In these times, it is dangerous to suggest thought experiments, but I will throw caution to the wind. I wonder if those who agree with Steven Goldstein of the Anne Frank Center for Mutual Respect, when he said that Trump’s Feb. 21 condemnation of anti-Semitism was a “band-aid on the cancer of anti-Semitism that has infected his own administration,” would have similar qualms about Linda Sarsour, the Palestinian-American activist in the Boycott, Divestment and Sanctions campaign who is rapidly achieving iconic status in the protest movement that has coalesced around Trump’s election.
Sarsour and her Muslim activist colleagues raised more than $100,000 for the repair of the desecrated Chesed Shel Emeth cemetery in St. Louis, earning plaudits from nearly every mainstream media outlet and winning the endorsement of Harry Potter author J.K. Rowling. In publicity terms, it was an unbelievably smart move; by the time news of Sarsour’s initiative broke, her critics were immediately placed in the uncomfortable position of questioning her motives at just the time that she reached out to the Jewish community.
But if Kenneth Marcus is right that patterns of speech and action determine what constitutes anti-Semitism, then Sarsour’s past denunciations of Zionism, and her support for a solution to the Palestinian issue based on the elimination of Jewish sovereignty, at least warrant a critical examination of the politics behind her cemetery gesture. It is easy, after all, to be empathetic and kind to dead Jews and their memories, whether in Poland or Missouri—and far harder to deal with the ones who are still alive, and who regard Sarsour’s “one state of Palestine” fantasies as sinister code for a solution that would need to be imposed, in all likelihood through violent conquest, on the Jews of Israel.

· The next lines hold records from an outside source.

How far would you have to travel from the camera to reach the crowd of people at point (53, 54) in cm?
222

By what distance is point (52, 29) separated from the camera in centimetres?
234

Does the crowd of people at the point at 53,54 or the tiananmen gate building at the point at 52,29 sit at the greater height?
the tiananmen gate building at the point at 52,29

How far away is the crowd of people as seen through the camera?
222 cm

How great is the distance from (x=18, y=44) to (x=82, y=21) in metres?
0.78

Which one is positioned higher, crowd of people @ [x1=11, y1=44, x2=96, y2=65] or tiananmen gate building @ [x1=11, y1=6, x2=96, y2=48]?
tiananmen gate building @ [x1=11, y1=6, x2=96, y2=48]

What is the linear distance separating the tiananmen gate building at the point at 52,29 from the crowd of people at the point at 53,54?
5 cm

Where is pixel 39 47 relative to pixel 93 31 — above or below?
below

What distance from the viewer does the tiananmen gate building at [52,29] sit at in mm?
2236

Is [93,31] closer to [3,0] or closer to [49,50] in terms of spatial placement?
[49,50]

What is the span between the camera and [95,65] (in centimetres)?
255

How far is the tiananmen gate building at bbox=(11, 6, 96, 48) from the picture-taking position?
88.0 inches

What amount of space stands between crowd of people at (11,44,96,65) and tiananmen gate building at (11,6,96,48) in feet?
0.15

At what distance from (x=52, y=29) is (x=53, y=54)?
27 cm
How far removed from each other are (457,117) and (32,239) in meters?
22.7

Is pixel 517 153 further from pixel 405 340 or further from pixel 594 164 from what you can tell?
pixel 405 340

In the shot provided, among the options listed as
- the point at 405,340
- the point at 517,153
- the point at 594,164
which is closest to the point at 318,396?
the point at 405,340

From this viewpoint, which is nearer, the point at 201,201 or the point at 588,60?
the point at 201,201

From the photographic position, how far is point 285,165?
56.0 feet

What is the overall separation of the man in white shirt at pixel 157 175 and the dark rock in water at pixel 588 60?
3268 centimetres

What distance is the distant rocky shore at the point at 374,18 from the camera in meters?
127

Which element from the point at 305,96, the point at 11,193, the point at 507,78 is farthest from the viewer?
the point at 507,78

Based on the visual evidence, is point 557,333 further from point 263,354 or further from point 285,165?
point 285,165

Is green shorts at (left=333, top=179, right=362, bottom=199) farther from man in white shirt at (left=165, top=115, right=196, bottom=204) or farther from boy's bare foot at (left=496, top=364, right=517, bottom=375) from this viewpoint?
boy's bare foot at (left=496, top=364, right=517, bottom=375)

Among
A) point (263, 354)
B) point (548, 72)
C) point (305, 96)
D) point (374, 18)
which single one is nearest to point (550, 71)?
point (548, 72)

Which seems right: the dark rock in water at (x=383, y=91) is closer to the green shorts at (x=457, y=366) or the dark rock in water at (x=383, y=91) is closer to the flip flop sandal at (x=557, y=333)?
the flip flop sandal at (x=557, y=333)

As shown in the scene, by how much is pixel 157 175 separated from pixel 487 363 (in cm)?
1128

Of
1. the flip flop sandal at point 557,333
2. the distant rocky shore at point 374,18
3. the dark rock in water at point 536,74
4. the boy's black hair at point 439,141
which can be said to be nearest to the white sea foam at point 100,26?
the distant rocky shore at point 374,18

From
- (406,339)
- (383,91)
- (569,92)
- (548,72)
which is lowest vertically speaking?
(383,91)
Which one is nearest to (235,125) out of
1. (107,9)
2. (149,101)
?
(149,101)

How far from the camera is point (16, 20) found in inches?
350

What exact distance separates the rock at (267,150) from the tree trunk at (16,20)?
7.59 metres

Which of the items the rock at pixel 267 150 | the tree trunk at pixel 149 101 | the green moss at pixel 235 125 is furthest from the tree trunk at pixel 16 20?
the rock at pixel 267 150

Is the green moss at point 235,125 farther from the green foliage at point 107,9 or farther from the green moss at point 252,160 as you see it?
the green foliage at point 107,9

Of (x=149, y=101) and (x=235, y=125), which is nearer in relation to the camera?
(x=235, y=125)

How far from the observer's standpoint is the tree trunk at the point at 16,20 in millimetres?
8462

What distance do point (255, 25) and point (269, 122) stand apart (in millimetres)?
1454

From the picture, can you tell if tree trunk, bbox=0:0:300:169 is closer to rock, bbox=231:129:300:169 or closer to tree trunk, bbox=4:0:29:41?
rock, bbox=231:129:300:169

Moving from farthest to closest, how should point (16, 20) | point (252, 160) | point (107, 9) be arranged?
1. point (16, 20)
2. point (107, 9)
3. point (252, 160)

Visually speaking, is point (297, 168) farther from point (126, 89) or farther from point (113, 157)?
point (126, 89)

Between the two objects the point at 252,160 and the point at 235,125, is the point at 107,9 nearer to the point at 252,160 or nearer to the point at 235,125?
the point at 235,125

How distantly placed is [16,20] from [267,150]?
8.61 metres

Can the enemies of Israel be, at the same time, the friends of Jewish communities outside the Jewish state? Conversely, do friends of Israel get a pass when they play down or outright deny the presence of anti-Semites among their political allies? Why should Sarsour be acceptable to the Jewish community, but not Richard Spencer, the pudgy racist at the helm of the so-called National Policy Institute? Are we that easily taken in? I fear the answer is yes.Why should Sarsour be acceptable? Because she's a Muslim woman who wears a hijab and who hates Trump. And for "progressive" Jews, who esteem victimhood and their own sense of virtuousness above all else, that makes her kosher.